Pursuing smart investment alternatives
Forward-thinking investors deserve smart alternatives outside the volatility of the stock market and public exchanges. Real estate may provide a solution.
More Than Just Diversification
While the real estate market can fluctuate, it has been demonstrated over time to be less volatile than some other asset classes. The potential for this stability can be a distinct advantage to investors.
Appreciation and Income
Historically, real estate investments have offered a path to wealth through property appreciation and generation of regular income. On the Realty-Income platform, we strive to offer both paths, with Private Placements and Real Estate Investment Trusts (“REITs”).

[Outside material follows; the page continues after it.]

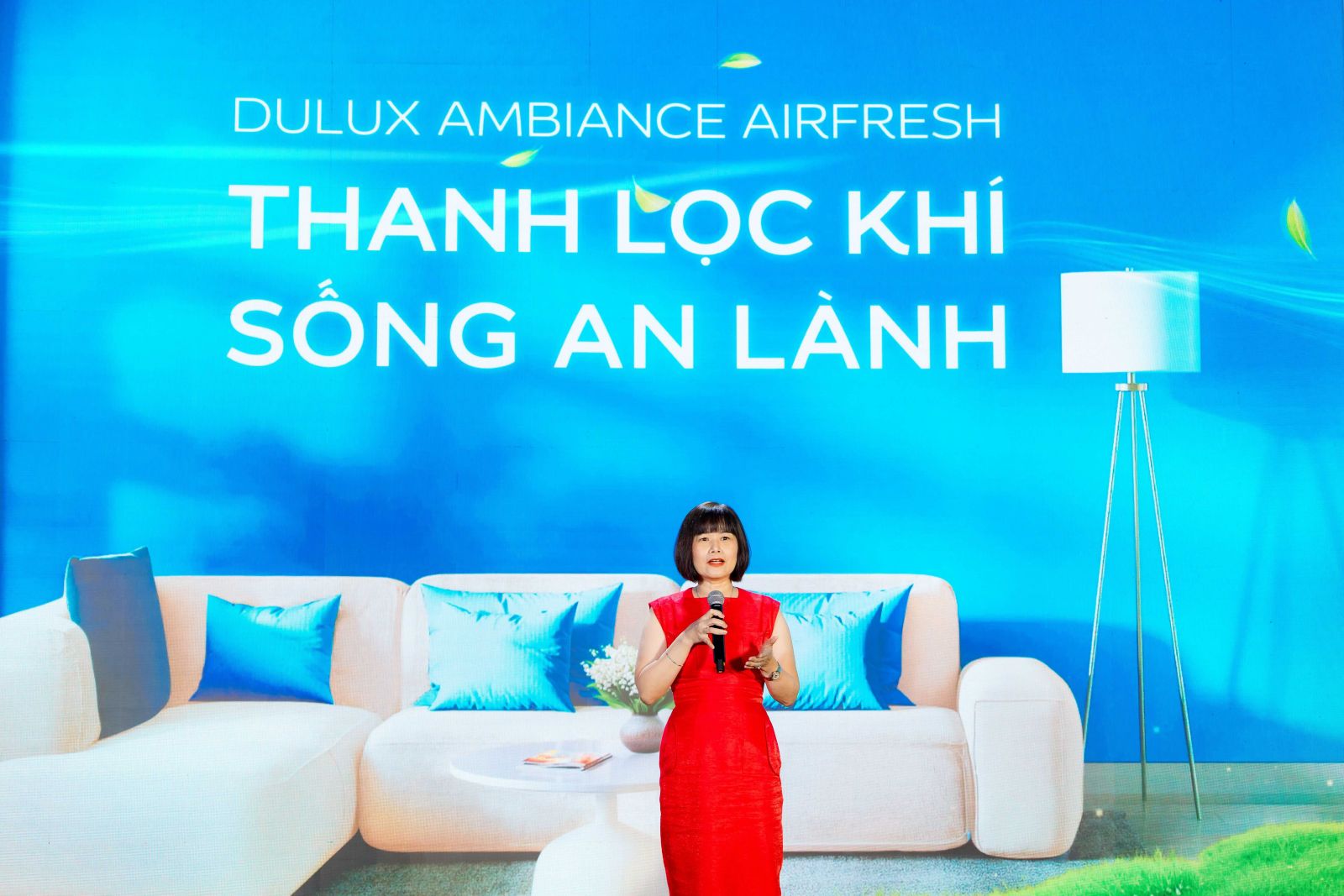 AkzoNobel ra mắt sơn nội thất siêu cao cấp có khả năng thanh lọc không khí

Commercial Real Estate Property Types
Property Type | Description | Advantages & Disadvantages |
Multifamily | Residential buildings that vary by location (urban or suburban) and may be further classified by structure: high-rise, mid-rise, or garden-style. | Economic drivers include demographic trends, home ownership, household formation rates, and local employment growth. Leases are typically short term and adjust quickly to market conditions. Generally considered to be one of the more defensive investment types within commercial real estate, though they are still subject to competitive pressures from newer construction. |
Retail | Everything from small shopping centers, strip malls, and outlets to large power centers with a “category-dominating” anchor tenant. | Most broadly influenced by the state of the national economy generally, especially such indicators as employment growth and consumer confidence levels. More local factors include the property location and its traffic flow; population demographics; and local household incomes and buying patterns. Leases also often have long terms, which means that after a while lease rates may lag current market rates, and step ups may need to wait until lease expirations. |
Office | Range from high-rise multi-tenant structures in city business districts to mid-rise single-tenant buildings in suburban areas. | Rents and valuations are influenced by employment growth and a region’s economic focus. Individualized tenant improvements are usually not very involved, but credit quality of tenants is key; re-leases of office space typically require some lead time to consummate. Office properties often have longer-term leases that can lag behind current market lease rates, so that significant “step-ups” or “step-downs” of rental rates may occur when leases expire. |
Industrial | Manufacturing facilities, warehouse and distribution centers, research & development (R&D) properties and flex-space. | Manufacturing and R&D properties tend to be build-to-suit buildings that can be difficult to “re-tenant” without extensive modifications, while warehouses and distribution centers can be more generic buildings. Industrial properties are also influenced less by local job growth more than by larger economic drivers such as global trade growth (imports and exports) and corporate inventory levels. As with office buildings and retail centers, industrial property leases tend to have long terms, so that over time lease rates can fall behind “market.” |
Other | Self-storage facilities, mobile home parks, student housing and hospitality. | Key drivers include demographic trends, the state of the national economy in general, and large macroeconomic drivers such as supply/demand. |
Balancing risk and return
Moving between the three primary real estate investment strategies is a bit like stepping up the ladder in terms of taking on more risk and, in theory, being compensated for that risk with higher returns.
A well-balanced commercial real estate portfolio may include some or even all of these different investment strategies.
A well-balanced commercial real estate portfolio may include some or even all of these different investment strategies.
Investment Strategies
Each of the three primary categories of real estate investment strategies has its own risk and return characteristics.
Core
Properties that are stable, fully leased, well-located and typically Class A. Lower risk and lower reward, with low leverage, if any.
Value-Add
Lower occupancy or secondary market locations with an opportunity to increase value through renovations or repositioning. Medium risk and reward with low to medium leverage.
Opportunistic
Typically raw land or ground-up development with little to no near term cash flow. High risk and high reward with high leverage.
Passive vs. Active Forms of Ownership
The way an investor owns real estate can be just as important as the underlying real estate and investment strategy. Considerations need to be made for taxes, transparency, property operations, potential tenant issues, diversification and individual financial responsibility.